**INSTRUCTIONS**
(a) From the gene expression exercise, extract the passage that begins at the words "iii. We provide" and stops after "8.33 8.43 ...".
(b) In the gene expression exercise, what are the two levels of the cond variable?
----- DOCUMENT SECTION

iii. We provide a data set with array expression and count data for 5 interesting genes; below is also code to lead it and a figure depicting it. Consult the DEA results from your previous analyses for these genes. For each gene, state its status with respect to these analyses, ie. where it falls in those Venn diagrams. Comment on the results and plots.

jDat <- dget("featGenesData-q3-DPUT.txt")
str(jDat)

## 'data.frame':    30 obs. of  5 variables:
##  $ gene.id  : Factor w/ 5 levels "YDR345C","YDR384C",..: 1 1 1 1 1 1 2 2 2 2 ...
##  $ cond     : Factor w/ 2 levels "batch","chemostat": 1 1 1 2 2 2 1 1 1 2 ...
##  $ log.count: num  12.59 13.07 12.63 8.33 8.43 ...
##  $ arrayExp : num  11.59 11.62 11.81 7.53 7.73 ...
##  $ probe.id : Factor w/ 5 levels "1770682_at","1778111_at",..: 1 1 1 1 1 1 2 2 2 2 ...
----------
----- DATASET RECORDS
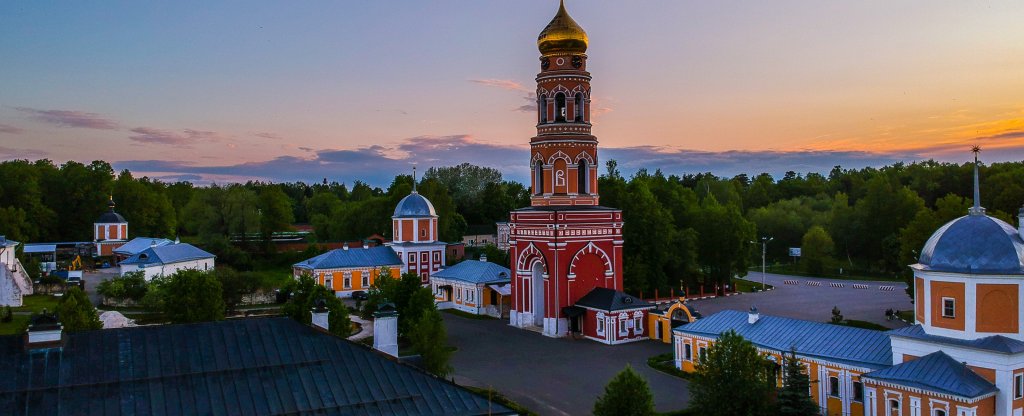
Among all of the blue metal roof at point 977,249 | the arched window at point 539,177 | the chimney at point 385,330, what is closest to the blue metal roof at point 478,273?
the arched window at point 539,177

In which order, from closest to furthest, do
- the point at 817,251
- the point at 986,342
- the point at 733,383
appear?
the point at 733,383
the point at 986,342
the point at 817,251

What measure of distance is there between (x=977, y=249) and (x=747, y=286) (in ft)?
104

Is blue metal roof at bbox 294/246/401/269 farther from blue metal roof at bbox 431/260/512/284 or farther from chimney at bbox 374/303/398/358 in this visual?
chimney at bbox 374/303/398/358

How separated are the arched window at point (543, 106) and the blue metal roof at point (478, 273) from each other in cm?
820

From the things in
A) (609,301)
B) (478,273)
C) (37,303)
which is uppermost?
(478,273)

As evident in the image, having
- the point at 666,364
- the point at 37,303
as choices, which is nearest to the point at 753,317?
the point at 666,364

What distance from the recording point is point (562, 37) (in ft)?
103

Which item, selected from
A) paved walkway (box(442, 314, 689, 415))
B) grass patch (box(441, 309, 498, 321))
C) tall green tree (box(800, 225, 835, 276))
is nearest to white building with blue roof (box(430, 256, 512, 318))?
grass patch (box(441, 309, 498, 321))

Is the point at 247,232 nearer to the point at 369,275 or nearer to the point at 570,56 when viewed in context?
the point at 369,275

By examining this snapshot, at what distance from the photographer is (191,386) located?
1009 centimetres

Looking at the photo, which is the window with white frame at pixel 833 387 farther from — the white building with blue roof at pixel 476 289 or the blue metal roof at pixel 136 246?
the blue metal roof at pixel 136 246

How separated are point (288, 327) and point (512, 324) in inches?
831

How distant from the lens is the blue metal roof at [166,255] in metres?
39.5

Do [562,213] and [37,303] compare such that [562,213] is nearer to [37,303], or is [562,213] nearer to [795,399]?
[795,399]
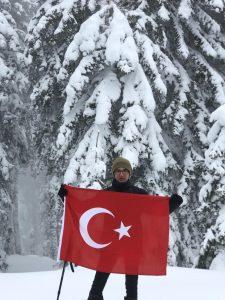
----------
**SOLUTIONS BELOW**
(a)
iii. We provide a data set with array expression and count data for 5 interesting genes; below is also code to lead it and a figure depicting it. Consult the DEA results from your previous analyses for these genes. For each gene, state its status with respect to these analyses, ie. where it falls in those Venn diagrams. Comment on the results and plots.

jDat <- dget("featGenesData-q3-DPUT.txt")
str(jDat)

## 'data.frame':    30 obs. of  5 variables:
##  $ gene.id  : Factor w/ 5 levels "YDR345C","YDR384C",..: 1 1 1 1 1 1 2 2 2 2 ...
##  $ cond     : Factor w/ 2 levels "batch","chemostat": 1 1 1 2 2 2 1 1 1 2 ...
##  $ log.count: num  12.59 13.07 12.63 8.33 8.43 ...

(b) batch and chemostat